Directions: Extract all of the entries and set them down verbatim.

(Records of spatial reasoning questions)
━━━━━━━━━━━━━━━━━━━━
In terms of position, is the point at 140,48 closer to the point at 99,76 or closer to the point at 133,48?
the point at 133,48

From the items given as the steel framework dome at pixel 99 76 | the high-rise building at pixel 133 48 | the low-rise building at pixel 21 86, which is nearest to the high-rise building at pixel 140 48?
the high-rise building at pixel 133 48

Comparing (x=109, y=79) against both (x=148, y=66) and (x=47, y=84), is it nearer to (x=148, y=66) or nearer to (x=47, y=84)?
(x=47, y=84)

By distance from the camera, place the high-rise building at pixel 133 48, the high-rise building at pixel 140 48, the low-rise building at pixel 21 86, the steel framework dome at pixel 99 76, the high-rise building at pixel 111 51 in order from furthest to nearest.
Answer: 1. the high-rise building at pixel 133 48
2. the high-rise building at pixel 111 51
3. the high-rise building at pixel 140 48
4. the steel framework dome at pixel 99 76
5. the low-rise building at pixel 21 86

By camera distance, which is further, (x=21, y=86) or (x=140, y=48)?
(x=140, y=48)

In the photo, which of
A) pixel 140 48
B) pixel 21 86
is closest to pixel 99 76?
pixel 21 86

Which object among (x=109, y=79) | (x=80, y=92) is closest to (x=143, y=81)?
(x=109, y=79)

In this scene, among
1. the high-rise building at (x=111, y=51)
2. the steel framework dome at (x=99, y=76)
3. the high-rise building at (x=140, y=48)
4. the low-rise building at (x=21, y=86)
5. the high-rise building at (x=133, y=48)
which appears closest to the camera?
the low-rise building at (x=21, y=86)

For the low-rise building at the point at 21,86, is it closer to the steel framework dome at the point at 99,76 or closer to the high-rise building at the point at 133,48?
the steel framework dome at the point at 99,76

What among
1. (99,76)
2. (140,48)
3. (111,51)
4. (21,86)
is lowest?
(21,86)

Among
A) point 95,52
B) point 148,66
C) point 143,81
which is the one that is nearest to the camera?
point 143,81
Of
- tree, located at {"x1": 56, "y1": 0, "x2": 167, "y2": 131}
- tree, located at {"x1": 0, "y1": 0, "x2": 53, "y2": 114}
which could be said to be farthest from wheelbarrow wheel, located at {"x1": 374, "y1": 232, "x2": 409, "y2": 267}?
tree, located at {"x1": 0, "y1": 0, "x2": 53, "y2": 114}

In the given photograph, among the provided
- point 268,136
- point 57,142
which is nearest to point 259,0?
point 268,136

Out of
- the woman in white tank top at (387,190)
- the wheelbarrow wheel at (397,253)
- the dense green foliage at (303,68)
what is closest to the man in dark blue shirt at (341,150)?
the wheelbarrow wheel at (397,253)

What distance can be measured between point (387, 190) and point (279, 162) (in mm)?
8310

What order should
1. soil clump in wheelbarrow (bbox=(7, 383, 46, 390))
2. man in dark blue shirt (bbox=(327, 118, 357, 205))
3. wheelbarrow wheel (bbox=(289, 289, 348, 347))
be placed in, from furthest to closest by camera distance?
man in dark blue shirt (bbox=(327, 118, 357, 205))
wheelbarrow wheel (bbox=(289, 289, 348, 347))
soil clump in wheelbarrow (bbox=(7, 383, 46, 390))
━━━━━━━━━━━━━━━━━━━━
Exercise output:
In terms of position, is the point at 140,48 closer to the point at 99,76 or closer to the point at 133,48?
the point at 133,48

From the items given as the steel framework dome at pixel 99 76 | the high-rise building at pixel 133 48 | the low-rise building at pixel 21 86, which is nearest to the high-rise building at pixel 140 48?
the high-rise building at pixel 133 48

Comparing (x=109, y=79) against both (x=148, y=66) and (x=47, y=84), is it nearer to (x=148, y=66) or nearer to (x=47, y=84)?
(x=47, y=84)

By distance from the camera, place the high-rise building at pixel 133 48, the high-rise building at pixel 140 48, the low-rise building at pixel 21 86, the steel framework dome at pixel 99 76, the high-rise building at pixel 111 51 in order from furthest to nearest.
Answer: 1. the high-rise building at pixel 133 48
2. the high-rise building at pixel 111 51
3. the high-rise building at pixel 140 48
4. the steel framework dome at pixel 99 76
5. the low-rise building at pixel 21 86

By camera distance, which is further, (x=21, y=86) or (x=140, y=48)?
(x=140, y=48)

In the photo, which of
A) pixel 140 48
B) pixel 21 86
is closest to pixel 99 76?
pixel 21 86

Which object among (x=109, y=79) | (x=80, y=92) is closest to (x=143, y=81)?
(x=109, y=79)

In this scene, among
1. the high-rise building at (x=111, y=51)
2. the steel framework dome at (x=99, y=76)
3. the high-rise building at (x=140, y=48)
4. the low-rise building at (x=21, y=86)
5. the high-rise building at (x=133, y=48)
which appears closest to the camera?
the low-rise building at (x=21, y=86)

For the low-rise building at the point at 21,86, is it closer to the steel framework dome at the point at 99,76 or closer to the high-rise building at the point at 133,48?
the steel framework dome at the point at 99,76

What among
1. (99,76)
2. (140,48)
3. (111,51)
4. (21,86)
is lowest?
(21,86)

Among
A) point 95,52
B) point 148,66
C) point 143,81
which is the one that is nearest to the camera?
point 143,81
Of
- tree, located at {"x1": 56, "y1": 0, "x2": 167, "y2": 131}
- tree, located at {"x1": 0, "y1": 0, "x2": 53, "y2": 114}
which could be said to be farthest from wheelbarrow wheel, located at {"x1": 374, "y1": 232, "x2": 409, "y2": 267}?
tree, located at {"x1": 0, "y1": 0, "x2": 53, "y2": 114}

In the given photograph, among the provided
- point 268,136
- point 57,142
which is nearest to point 259,0?
point 268,136

Out of
- the woman in white tank top at (387,190)
- the wheelbarrow wheel at (397,253)
- the dense green foliage at (303,68)
what is closest to the man in dark blue shirt at (341,150)?
the wheelbarrow wheel at (397,253)

What distance can be measured between point (387, 190) and point (279, 162) (in mm)?
8310

What order should
1. soil clump in wheelbarrow (bbox=(7, 383, 46, 390))
2. man in dark blue shirt (bbox=(327, 118, 357, 205))
3. wheelbarrow wheel (bbox=(289, 289, 348, 347))
be placed in, from furthest to closest by camera distance?
man in dark blue shirt (bbox=(327, 118, 357, 205))
wheelbarrow wheel (bbox=(289, 289, 348, 347))
soil clump in wheelbarrow (bbox=(7, 383, 46, 390))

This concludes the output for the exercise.